GIVEN TEXT:
******************************

Lookng forward to high-level visits between Sri Lanka, Pakistan: PM Rajapaksa

Many thanks to Pakistan Prime Minister Imran Khan for your phone call and warm wishes, says PM Rajapaksa

By AFP & Web Desk
August 08, 2020
Sri Lankan Prime Minister Mahinda Rajapaksa. Photo: AFP 

COLOMBO: Sri Lankan Prime Minister Mahinda Rajapaksa on Saturday said he was looking forward to mutual-high level visits between Islamabad and Colombo after Prime Minister Imran Khan extended congratulations to him on his re-election.

“Many thanks to Pakistan Prime Minister Imran Khan for your phone call and warm wishes. I look forward to mutual high-level visits between our countries to strengthen our friendly bilateral ties,” Rajapaksa tweeted on Saturday.

The Rajapaksa brothers secured a two-thirds majority in parliamentary elections on Friday. PM Rajapaksa's Sri Lanka Podujana Party (SLPP) won 145 seats, according to final results.

Rajapaksa, 74, and his brother Gotabaya, 71, who was elected president in November, needed to secure a super-majority to carry out their promised roll-back of constitutional changes.

With two-thirds of votes in parliament, they can overturn the reforms made by the previous administration aimed at decentralising power and preventing the rise of another strongman.

******************************

PROBLEMS TO WORK ON:
A) Repeat the part of the Rajapaksa news article that starts at "By AFP & Web" and ends at "on his re-election.".
B) According to the Rajapaksa news article, why did the Rajapaksa brothers need a two-thirds majority in parliament? Answer in one to three sentences.
C) Take the Rajapaksa news article further, picking up right after its last sentence.

******************************

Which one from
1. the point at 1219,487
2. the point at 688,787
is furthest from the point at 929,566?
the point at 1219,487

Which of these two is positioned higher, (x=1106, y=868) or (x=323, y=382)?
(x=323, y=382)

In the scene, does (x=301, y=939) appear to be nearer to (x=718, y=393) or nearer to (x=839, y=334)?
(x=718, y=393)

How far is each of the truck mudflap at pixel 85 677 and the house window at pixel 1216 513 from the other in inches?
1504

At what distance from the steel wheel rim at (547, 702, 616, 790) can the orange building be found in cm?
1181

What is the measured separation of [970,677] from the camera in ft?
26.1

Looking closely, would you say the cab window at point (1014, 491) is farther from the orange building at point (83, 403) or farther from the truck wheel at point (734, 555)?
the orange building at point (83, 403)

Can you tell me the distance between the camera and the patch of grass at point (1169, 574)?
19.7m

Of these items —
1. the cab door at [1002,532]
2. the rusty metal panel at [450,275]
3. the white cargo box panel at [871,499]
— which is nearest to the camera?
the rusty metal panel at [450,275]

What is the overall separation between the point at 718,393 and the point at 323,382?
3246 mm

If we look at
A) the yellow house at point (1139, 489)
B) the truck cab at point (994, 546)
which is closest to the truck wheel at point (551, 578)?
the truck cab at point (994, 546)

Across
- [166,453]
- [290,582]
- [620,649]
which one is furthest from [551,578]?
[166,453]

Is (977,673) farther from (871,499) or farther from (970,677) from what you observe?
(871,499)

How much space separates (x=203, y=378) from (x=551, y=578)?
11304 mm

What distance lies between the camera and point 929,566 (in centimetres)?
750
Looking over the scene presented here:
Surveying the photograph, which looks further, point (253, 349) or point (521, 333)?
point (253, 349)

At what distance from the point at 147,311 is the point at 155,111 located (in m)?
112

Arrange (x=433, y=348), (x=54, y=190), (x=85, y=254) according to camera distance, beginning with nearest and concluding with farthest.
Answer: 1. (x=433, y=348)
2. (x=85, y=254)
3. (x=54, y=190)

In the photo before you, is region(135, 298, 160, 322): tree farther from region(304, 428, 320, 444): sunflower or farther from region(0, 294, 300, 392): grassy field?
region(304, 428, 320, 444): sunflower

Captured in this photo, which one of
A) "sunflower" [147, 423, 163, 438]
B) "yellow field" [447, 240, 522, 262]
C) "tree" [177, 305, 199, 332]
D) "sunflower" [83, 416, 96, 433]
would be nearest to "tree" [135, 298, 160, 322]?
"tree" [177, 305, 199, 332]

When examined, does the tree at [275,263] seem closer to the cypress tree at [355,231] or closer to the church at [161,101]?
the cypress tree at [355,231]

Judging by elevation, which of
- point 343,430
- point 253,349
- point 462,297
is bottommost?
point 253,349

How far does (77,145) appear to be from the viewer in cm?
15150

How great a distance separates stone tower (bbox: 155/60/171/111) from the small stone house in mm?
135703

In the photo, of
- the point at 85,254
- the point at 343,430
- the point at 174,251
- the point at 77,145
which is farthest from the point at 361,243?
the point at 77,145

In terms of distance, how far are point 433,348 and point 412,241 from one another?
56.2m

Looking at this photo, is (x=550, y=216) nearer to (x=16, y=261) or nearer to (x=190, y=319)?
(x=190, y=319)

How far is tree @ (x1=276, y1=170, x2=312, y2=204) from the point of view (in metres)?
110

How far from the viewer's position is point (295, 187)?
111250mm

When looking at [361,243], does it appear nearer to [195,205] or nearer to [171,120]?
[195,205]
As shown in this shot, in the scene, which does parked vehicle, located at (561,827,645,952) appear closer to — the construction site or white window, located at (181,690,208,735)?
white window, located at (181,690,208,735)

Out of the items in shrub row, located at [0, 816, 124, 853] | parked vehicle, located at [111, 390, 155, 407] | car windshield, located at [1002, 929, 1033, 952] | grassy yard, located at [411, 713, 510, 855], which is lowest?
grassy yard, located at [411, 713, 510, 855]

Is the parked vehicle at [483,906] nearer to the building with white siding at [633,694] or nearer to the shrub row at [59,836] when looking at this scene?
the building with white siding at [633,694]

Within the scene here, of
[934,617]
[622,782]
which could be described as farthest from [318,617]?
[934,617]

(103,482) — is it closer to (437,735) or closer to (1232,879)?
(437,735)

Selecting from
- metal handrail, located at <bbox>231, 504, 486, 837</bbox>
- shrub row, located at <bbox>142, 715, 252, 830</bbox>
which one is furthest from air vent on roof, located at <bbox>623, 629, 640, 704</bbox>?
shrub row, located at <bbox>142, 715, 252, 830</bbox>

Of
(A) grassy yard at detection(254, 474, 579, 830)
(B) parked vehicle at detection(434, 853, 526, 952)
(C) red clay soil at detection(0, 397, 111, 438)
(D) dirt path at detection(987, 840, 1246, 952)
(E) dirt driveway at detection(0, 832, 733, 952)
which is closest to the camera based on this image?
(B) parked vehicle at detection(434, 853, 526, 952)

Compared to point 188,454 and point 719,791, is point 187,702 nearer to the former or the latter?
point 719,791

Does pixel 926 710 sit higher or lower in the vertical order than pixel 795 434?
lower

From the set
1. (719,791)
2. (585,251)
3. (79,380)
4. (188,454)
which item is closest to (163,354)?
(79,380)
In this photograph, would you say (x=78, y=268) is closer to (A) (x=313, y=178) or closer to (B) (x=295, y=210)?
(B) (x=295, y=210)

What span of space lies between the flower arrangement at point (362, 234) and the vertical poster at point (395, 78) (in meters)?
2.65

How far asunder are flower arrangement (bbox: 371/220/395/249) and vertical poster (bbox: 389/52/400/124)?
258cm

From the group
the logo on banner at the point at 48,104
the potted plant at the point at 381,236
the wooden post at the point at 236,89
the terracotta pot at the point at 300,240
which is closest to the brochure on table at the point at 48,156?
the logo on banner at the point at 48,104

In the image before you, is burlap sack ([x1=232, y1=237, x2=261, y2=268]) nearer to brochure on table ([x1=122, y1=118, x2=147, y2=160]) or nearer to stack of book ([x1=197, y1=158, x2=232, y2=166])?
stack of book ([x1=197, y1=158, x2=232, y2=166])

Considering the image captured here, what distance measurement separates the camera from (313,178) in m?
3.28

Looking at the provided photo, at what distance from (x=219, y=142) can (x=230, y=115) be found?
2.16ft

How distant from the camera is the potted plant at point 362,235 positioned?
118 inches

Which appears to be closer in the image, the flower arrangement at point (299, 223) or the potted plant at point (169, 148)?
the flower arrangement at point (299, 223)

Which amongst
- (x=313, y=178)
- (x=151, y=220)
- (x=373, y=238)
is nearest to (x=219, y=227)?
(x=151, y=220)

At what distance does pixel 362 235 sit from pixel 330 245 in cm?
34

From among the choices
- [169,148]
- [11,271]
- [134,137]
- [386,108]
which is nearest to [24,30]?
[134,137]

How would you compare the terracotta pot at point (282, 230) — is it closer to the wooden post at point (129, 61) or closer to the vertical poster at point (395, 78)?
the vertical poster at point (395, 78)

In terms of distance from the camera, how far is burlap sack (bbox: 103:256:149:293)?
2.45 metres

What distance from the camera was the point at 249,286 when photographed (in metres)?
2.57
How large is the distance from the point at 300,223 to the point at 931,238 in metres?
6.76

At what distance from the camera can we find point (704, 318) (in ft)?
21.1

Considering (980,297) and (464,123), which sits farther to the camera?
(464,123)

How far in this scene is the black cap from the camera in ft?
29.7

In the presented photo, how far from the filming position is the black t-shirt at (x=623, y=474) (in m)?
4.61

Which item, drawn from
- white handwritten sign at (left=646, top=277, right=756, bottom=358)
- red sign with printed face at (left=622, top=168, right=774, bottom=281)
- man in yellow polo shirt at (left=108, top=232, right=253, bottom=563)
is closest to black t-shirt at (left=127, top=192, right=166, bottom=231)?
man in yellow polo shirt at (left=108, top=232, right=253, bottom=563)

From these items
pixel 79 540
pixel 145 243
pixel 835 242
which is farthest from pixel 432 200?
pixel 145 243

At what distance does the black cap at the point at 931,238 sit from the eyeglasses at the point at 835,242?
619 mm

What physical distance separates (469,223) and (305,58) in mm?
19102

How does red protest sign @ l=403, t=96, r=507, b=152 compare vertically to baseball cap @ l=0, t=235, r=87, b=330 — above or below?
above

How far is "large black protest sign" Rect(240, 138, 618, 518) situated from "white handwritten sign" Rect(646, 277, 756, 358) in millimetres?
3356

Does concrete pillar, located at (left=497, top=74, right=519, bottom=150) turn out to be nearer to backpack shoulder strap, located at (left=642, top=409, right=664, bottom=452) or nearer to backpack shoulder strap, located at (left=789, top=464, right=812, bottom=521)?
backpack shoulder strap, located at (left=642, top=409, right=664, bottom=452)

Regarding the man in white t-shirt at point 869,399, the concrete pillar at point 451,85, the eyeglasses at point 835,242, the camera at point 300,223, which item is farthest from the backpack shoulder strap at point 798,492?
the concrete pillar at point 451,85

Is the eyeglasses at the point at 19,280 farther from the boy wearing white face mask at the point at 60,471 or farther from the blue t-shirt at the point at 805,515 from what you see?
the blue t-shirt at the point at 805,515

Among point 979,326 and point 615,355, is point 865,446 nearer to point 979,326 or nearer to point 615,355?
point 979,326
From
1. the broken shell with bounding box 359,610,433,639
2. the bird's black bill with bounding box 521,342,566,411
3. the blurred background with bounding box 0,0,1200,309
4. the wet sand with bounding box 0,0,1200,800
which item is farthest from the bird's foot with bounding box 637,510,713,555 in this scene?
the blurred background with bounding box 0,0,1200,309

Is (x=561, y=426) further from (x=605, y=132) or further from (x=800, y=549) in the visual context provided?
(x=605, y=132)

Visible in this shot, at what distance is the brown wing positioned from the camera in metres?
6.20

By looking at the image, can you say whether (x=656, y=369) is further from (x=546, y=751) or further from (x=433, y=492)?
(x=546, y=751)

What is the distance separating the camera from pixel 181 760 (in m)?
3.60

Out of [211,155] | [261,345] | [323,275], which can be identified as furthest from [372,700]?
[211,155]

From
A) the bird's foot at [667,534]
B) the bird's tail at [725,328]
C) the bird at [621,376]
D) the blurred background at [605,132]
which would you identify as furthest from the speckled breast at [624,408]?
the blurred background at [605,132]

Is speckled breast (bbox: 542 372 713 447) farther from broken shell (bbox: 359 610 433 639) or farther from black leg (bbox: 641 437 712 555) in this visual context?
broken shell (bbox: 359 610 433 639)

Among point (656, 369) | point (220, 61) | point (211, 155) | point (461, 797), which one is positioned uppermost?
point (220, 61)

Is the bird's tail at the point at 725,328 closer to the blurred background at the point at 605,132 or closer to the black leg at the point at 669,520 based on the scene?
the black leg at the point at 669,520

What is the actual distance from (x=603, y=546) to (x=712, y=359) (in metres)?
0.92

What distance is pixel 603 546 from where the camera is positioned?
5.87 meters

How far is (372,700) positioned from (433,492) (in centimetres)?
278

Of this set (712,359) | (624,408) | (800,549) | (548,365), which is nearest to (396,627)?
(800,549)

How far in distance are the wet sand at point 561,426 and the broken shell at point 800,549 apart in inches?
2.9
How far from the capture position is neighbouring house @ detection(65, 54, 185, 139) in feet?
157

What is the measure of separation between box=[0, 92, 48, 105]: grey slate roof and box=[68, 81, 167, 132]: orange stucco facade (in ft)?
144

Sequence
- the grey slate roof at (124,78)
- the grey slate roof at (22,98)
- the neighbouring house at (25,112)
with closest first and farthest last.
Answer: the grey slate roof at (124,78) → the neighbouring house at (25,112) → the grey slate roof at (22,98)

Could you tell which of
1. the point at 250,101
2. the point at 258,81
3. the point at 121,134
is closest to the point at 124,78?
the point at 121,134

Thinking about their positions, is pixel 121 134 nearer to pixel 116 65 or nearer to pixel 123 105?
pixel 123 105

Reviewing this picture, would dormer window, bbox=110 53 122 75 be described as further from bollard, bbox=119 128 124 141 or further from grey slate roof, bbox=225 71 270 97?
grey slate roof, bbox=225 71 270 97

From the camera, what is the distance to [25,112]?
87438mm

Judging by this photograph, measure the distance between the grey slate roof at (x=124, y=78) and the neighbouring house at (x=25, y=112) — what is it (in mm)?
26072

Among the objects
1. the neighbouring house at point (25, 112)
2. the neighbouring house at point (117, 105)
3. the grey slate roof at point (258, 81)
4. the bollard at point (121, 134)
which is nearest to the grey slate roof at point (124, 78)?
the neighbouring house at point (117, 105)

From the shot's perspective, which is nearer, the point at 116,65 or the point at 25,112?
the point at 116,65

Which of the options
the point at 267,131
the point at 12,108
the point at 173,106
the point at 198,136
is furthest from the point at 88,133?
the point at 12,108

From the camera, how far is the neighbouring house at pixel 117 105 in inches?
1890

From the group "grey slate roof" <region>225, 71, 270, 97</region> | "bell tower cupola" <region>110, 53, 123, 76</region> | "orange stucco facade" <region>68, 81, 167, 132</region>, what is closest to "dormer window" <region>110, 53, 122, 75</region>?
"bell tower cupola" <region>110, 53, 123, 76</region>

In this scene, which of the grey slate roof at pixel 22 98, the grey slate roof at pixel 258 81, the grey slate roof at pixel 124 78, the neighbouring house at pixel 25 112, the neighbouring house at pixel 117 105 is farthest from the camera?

******************************

RESULTS BY TASK:
A)
By AFP & Web Desk
August 08, 2020
Sri Lankan Prime Minister Mahinda Rajapaksa. Photo: AFP 

COLOMBO: Sri Lankan Prime Minister Mahinda Rajapaksa on Saturday said he was looking forward to mutual-high level visits between Islamabad and Colombo after Prime Minister Imran Khan extended congratulations to him on his re-election.

B) They needed a super-majority to carry out their promised roll-back of constitutional changes. With two-thirds of the votes in parliament, they can overturn the previous administration's reforms, which aimed to decentralize power and prevent the rise of another strongman.

C)
Official results showed the party received 6.8 million of the votes cast in Wednesday's election, which was twice postponed because of the coronavirus pandemic. Turnout was more than 75% of the 16.2-million-strong electorate.

The Rajapaksa family has dominated Sri Lankan politics for the past two decades.

Mahinda was president from 2005 to 2015 but was ousted after a revolt within his own party and a public backlash against alleged nepotism and corruption.

Gotabaya — a former army officer dubbed "The Terminator" by his own family — won comfortably in November's presidential election, running on a law-and-order ticket while capitalising on government infighting.

He swiftly appointed Mahinda as his prime minister.

The brothers are also viewed as heroes by the country's Sinhalese majority for orchestrating a ruthless military campaign to end a decades-long Tamil separatist war in 2009 when Mahinda was president and his brother a key figure in the military.